The Big Picture
Xiaomi’s third automotive brand, “Sky Nomad” (寻天, Xun Tian), will launch with an EREV — not a pure EV. Spy shots posted Friday on Weibo by SugarDesign, Dou Dou Che, and DSP-Charles, and corroborated by CarNewsChina, reveal the N90: a full-size SUV over 5,300 mm long with a built-in rooftop tent and a 1.5-liter turbo range extender. The move is a strategic admission that pure electric cannot win China’s full-size SUV segment — a lesson Li Auto learned three years ago.
Follow-up: This piece builds on our June 11 analysis, “Xiaomi EV Range-Extender License: A Strategic Shift To Scale.” Ten days after the MIIT approval, the first spy shots offer a concrete look at the product.
1. The Spy Shots
The Weibo images show a heavily camouflaged prototype with semi-flush door handles, 19-inch tires, and a roof-mounted LiDAR unit. The standout feature is a factory-integrated rooftop tent — beige with black mosquito netting — that positions the N90 for the “glamping” outdoor market, directly evoking BYD’s Fang Cheng Bao. Close-ups confirm “Xiao Mi Xun Tian N90” badging, following the “9-series” flagship SUV convention (Li Auto L9, Denza N9, AITO M9).

2. Confirmed Specifications
| Specification | Detail |
|---|---|
| Powertrain | EREV (1.5L turbo range extender + dual motor AWD) |
| Battery | 70+ kWh |
| Pure electric range | 400-500 km |
| Comprehensive range | 1,500 km+ |
| Length / Wheelbase | 5,300+ mm / 3,100 mm |
| Seating | 5-seat and 7-seat |
| Price range | 200,000 – 450,000 yuan (29,500−66,500) |
| Official reveal | Q4 2026 |

3. Why EREV, Not Pure EV
China’s full-size SUV segment is dominated by EREV. Li Auto reached 1.4 million cumulative EREV deliveries by November 2025. AITO M9 and Denza N9 are both EREV. Pure-electric full-size SUVs — BYD’s Yangwang U8, Nio’s ES8 — have struggled. Chinese consumers buying 300,000+ yuan family SUVs want gas-tank security for highway trips, even if they charge daily in the city.
Analyst Take: Xiaomi entering EREV is not a retreat from pure electric. It is a recognition that powertrain choice must follow use case. The SU7 and YU7 are urban vehicles where pure EV works. A full-size family SUV for long-distance travel is a different product with different physics.

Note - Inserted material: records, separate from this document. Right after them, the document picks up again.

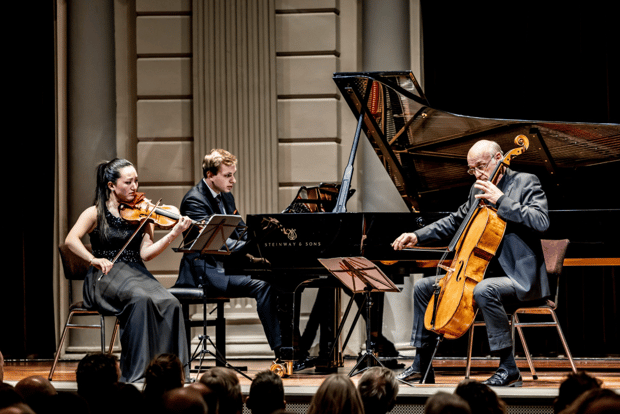Concertgebouw Brugge - Romantic Piano Trio’s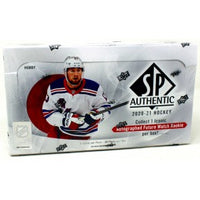 2020/21 Upper Deck SP Authentic Hockey Hobby Box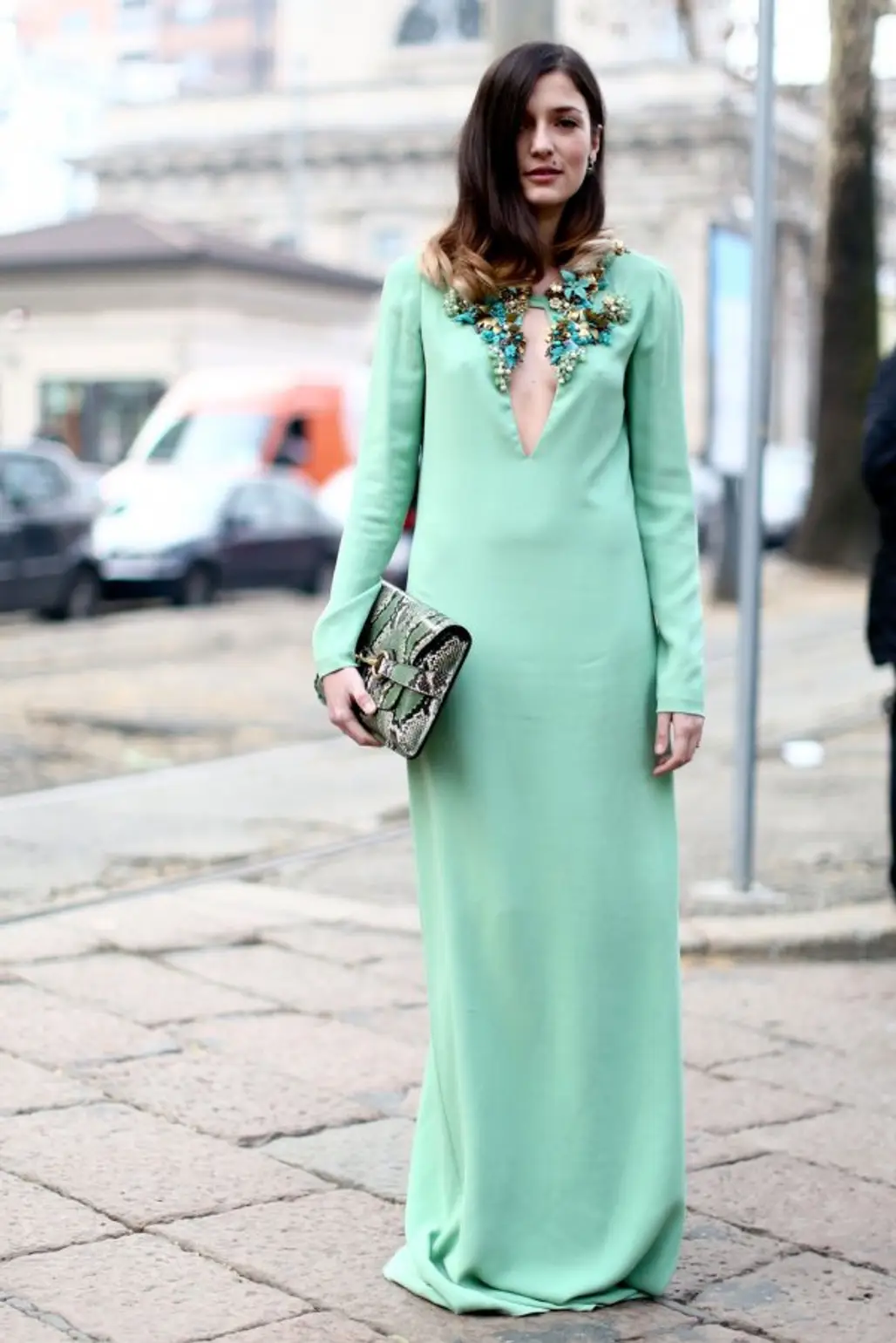 clothing,green,sleeve,dress,outerwear,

4. The Sales Pressure Behind the Pivot
According to CPCA data cited by CnEVPost:
| Model | May 2026 | YoY | Jan-May 2026 | YoY |
|---|---|---|---|---|
| SU7 | 24,023 | -14.24% (8th monthly YoY decline) | 60,082 | -54.64% |
| YU7 | 8,736 | -11.54% MoM (5th consecutive decline) | 90,235 | — |
Xiaomi’s automotive division posted an operating loss of 3.1 billion yuan ($457 million) in Q1 2026. The 550,000-unit annual target requires +34% over 2025 — increasingly ambitious. The N90, arriving Q4 2026, is Xiaomi’s hedge: a new brand in a new segment with a powertrain that has proven market fit.
5. The 9-Series SUV Wars
| Model | Powertrain | Price (yuan) | Differentiator |
|---|---|---|---|
| Li Auto L9 | EREV | 409,800 – 509,800 | Family-first, proven track record |
| Denza N9 | EREV | 389,800 – 469,800 | BYD e³ platform |
| AITO M9 | EREV | 469,800 – 569,800 | Huawei ADS, HarmonyOS |
| Sky Nomad N90 | EREV | 200,000 – 450,000 | Lowest entry price, Xiaomi ecosystem |
The N90’s 200,000-yuan starting price is the disruptive element — half the entry price of the L9. If Xiaomi delivers a credible full-size EREV at that price, it replicates the SU7’s strategy: undercutting established players while leveraging the Xiaomi brand halo.
The Bottom Line
The N90 is not just a new model. It is Xiaomi’s shift from pure-EV challenger to multi-powertrain automaker. The EREV choice is correct for the segment. The price positioning is aggressive. The outdoor lifestyle angle differentiates from Li Auto’s family-minivan and AITO’s tech-luxury positioning. But Xiaomi is entering a crowded field where Li Auto, BYD, and Huawei have years of head start. The N90’s success will depend not on the rooftop tent, but on whether Xiaomi can deliver Li Auto-level reliability at half the price. The answer comes in Q4 2026.